[PROBLEM REQUIREMENTS]
Leave out the pictures, and reproduce exactly the lines from the line containing "Observing the photograph, is" through the final line of the entries.

[EXTRACTED RECORDS]
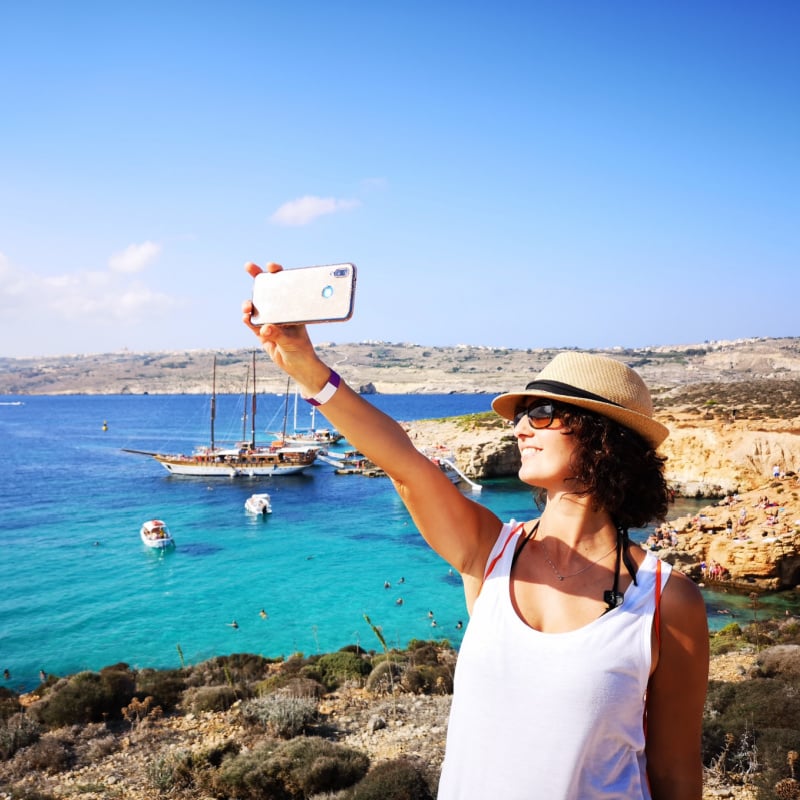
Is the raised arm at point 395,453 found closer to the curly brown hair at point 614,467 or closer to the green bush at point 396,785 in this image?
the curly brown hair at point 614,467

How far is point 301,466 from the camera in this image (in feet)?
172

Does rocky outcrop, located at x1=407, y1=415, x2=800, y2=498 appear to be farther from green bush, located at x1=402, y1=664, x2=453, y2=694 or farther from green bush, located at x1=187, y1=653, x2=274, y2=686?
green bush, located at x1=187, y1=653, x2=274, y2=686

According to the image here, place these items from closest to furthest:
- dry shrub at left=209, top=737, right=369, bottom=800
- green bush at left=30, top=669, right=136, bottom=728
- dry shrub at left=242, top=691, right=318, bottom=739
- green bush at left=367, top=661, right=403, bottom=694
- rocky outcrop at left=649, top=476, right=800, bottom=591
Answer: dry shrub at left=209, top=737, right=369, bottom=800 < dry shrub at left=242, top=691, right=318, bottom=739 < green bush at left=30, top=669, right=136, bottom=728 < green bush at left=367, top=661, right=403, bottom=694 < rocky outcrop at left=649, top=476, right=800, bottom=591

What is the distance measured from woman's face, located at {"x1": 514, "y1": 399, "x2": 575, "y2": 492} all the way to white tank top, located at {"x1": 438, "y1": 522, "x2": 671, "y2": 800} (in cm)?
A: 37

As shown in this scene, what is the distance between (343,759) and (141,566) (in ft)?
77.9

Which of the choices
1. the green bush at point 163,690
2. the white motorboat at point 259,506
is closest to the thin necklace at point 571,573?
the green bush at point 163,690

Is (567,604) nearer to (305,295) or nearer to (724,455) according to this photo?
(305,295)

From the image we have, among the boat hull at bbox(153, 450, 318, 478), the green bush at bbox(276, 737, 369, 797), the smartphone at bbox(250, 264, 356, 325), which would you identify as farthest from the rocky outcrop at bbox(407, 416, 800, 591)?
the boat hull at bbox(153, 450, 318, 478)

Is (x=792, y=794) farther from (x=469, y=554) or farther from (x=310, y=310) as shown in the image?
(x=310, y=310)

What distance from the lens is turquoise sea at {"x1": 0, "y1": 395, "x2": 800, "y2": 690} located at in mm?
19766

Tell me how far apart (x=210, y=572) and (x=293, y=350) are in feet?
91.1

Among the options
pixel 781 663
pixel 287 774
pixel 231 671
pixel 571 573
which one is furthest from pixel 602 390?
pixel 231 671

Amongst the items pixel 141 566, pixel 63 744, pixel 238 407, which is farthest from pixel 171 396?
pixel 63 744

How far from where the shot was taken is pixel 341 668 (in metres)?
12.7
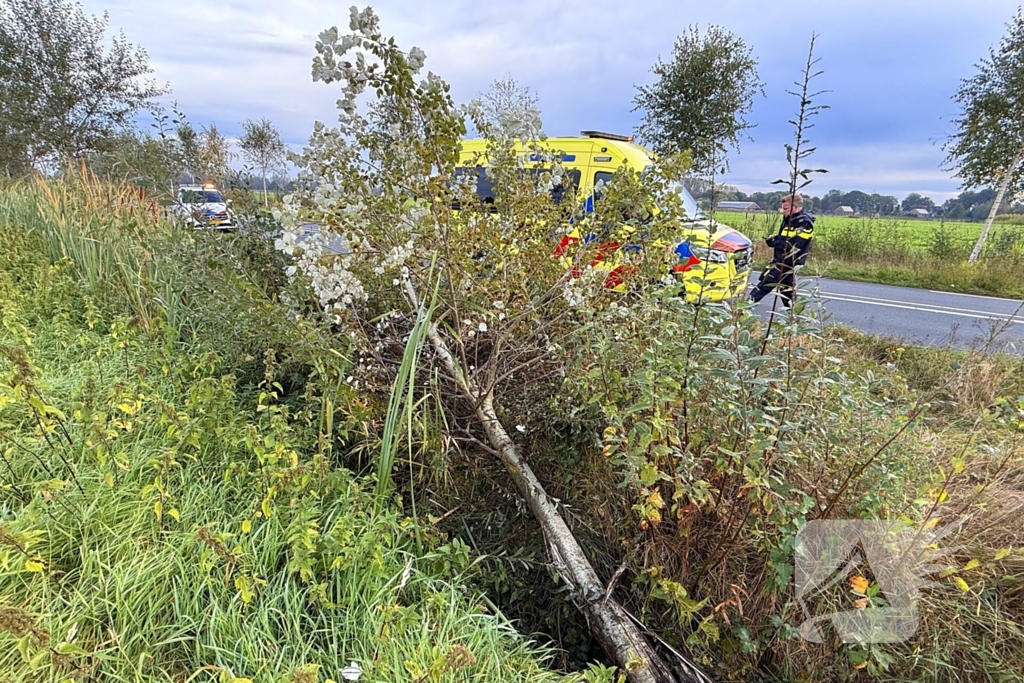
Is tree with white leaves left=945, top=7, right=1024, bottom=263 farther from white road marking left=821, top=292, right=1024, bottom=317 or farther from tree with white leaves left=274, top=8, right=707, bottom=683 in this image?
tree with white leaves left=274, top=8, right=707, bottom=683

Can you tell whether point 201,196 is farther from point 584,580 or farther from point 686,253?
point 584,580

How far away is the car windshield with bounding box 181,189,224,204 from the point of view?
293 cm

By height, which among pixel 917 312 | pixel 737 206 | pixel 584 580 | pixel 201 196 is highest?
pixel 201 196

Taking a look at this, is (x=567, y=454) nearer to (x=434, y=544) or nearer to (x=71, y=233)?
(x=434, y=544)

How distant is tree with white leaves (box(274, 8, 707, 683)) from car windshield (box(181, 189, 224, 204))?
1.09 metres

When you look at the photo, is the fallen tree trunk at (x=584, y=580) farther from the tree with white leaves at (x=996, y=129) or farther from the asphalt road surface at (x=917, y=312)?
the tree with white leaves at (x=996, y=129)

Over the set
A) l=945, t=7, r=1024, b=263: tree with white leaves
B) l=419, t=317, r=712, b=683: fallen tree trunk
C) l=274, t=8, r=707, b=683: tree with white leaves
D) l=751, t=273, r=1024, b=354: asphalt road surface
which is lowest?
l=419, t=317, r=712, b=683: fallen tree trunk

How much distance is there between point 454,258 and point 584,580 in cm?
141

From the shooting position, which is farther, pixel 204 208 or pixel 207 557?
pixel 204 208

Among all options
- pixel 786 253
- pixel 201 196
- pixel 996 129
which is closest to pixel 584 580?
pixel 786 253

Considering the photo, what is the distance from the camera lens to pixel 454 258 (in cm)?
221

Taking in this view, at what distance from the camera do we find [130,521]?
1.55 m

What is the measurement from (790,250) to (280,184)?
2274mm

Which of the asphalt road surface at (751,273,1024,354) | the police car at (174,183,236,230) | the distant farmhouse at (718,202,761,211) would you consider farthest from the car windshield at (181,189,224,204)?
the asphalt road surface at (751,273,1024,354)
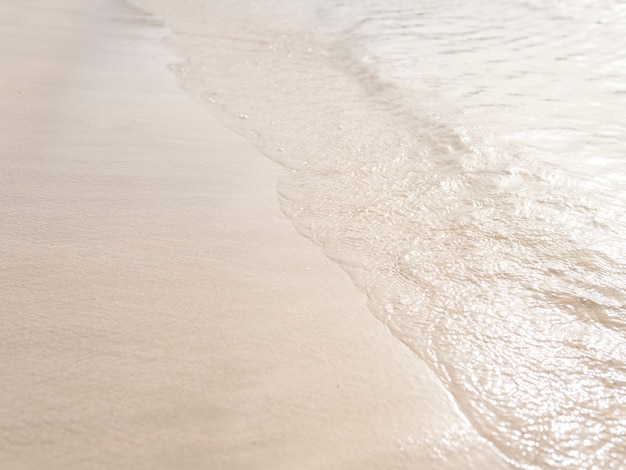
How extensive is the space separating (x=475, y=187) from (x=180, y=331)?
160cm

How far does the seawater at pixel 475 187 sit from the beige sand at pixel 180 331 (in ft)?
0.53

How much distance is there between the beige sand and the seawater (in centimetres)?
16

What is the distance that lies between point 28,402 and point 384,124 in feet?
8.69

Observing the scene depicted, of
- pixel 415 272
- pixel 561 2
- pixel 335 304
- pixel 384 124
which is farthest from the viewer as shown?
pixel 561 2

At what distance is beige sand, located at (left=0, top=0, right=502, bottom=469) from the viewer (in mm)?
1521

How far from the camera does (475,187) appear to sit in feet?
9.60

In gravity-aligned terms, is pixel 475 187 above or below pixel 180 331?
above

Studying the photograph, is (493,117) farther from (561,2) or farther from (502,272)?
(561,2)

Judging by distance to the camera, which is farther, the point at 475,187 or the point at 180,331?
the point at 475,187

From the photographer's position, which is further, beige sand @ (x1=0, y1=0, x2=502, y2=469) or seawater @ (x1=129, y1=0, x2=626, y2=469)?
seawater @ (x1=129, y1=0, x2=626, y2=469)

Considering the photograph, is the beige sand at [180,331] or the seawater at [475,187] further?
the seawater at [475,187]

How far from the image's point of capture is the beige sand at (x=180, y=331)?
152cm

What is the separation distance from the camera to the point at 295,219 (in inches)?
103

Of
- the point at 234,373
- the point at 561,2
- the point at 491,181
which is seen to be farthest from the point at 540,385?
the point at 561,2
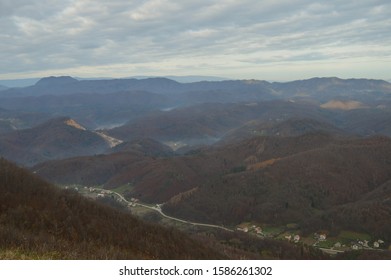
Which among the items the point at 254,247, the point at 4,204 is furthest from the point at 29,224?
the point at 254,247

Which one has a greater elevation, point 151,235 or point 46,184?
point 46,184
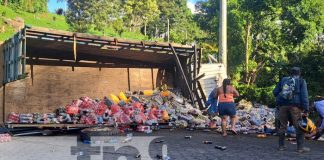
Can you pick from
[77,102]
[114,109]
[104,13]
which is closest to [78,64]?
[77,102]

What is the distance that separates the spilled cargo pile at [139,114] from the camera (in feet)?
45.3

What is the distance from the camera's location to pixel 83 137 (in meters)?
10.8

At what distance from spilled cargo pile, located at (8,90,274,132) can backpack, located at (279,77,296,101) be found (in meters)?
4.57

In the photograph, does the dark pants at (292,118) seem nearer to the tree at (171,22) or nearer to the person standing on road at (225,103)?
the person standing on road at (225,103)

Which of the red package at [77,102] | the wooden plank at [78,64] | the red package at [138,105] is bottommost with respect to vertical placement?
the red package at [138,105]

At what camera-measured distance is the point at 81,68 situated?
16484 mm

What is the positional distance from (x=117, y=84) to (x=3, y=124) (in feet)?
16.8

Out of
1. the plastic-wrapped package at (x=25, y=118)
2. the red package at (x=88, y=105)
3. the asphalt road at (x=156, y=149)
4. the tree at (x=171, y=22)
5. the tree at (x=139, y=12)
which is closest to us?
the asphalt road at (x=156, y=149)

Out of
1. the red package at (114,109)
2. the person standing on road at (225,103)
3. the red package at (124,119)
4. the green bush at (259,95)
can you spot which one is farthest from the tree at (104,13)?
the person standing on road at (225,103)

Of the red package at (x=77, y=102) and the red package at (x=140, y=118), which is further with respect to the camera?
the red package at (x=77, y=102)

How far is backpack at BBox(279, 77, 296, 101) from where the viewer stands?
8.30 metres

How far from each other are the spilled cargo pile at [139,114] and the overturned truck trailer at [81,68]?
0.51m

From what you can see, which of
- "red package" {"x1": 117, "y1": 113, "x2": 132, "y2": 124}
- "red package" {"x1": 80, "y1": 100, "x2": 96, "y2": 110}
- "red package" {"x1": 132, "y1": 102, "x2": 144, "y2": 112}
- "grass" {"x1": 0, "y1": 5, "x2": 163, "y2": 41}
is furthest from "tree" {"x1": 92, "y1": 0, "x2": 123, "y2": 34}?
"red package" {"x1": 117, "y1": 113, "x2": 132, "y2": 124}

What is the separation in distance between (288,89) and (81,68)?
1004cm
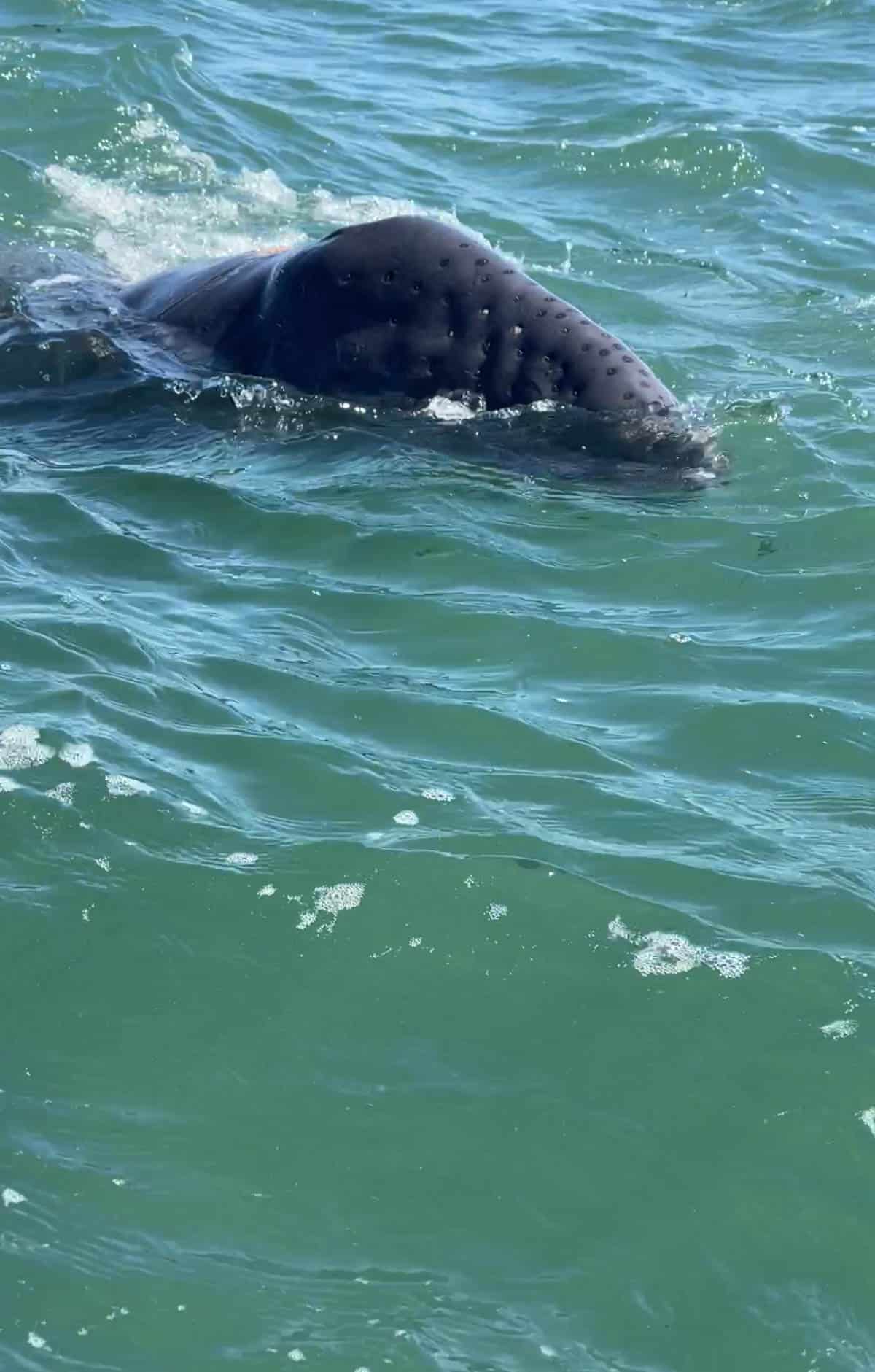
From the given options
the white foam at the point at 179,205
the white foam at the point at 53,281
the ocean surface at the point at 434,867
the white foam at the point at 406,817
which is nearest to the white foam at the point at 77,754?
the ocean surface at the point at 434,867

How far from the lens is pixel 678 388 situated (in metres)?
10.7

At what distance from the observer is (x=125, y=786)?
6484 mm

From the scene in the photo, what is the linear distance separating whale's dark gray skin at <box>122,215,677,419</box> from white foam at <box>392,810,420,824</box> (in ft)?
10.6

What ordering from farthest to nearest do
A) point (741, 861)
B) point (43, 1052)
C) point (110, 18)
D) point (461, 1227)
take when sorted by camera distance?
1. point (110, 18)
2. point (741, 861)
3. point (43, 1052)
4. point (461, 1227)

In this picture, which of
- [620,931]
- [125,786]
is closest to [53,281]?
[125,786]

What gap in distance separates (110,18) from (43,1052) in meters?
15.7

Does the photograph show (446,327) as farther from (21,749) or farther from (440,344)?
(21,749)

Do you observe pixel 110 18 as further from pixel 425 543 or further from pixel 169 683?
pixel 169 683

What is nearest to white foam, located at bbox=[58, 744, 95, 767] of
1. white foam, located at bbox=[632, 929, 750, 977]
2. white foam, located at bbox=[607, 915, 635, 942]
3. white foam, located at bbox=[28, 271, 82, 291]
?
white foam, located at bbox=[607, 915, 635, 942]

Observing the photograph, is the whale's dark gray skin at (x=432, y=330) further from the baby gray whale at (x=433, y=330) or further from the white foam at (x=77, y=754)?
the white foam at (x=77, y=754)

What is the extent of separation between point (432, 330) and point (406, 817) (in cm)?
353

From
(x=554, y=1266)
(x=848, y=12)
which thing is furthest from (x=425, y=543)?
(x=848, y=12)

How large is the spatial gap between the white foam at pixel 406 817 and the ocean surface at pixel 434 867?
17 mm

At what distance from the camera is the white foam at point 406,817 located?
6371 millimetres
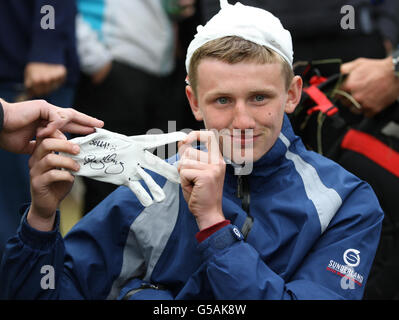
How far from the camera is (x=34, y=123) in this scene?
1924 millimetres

[SOLUTION FOR THIS TASK]
Observing the photograph, is the whale's dark gray skin at (x=432, y=330) further from the baby gray whale at (x=433, y=330) or further from the white foam at (x=77, y=754)?
the white foam at (x=77, y=754)

What is the extent of separation between point (432, 330) and point (406, 817) (in cm)?
353

From
(x=554, y=1266)
(x=848, y=12)
which thing is furthest from (x=425, y=543)?
(x=848, y=12)

How large is the spatial gap between the white foam at pixel 406 817 and the ocean surface at pixel 434 867?
17 mm

At what distance from the camera is the white foam at point 406,817 located?
6371 millimetres
How far from the camera is (x=34, y=123) in this scene?
1924 millimetres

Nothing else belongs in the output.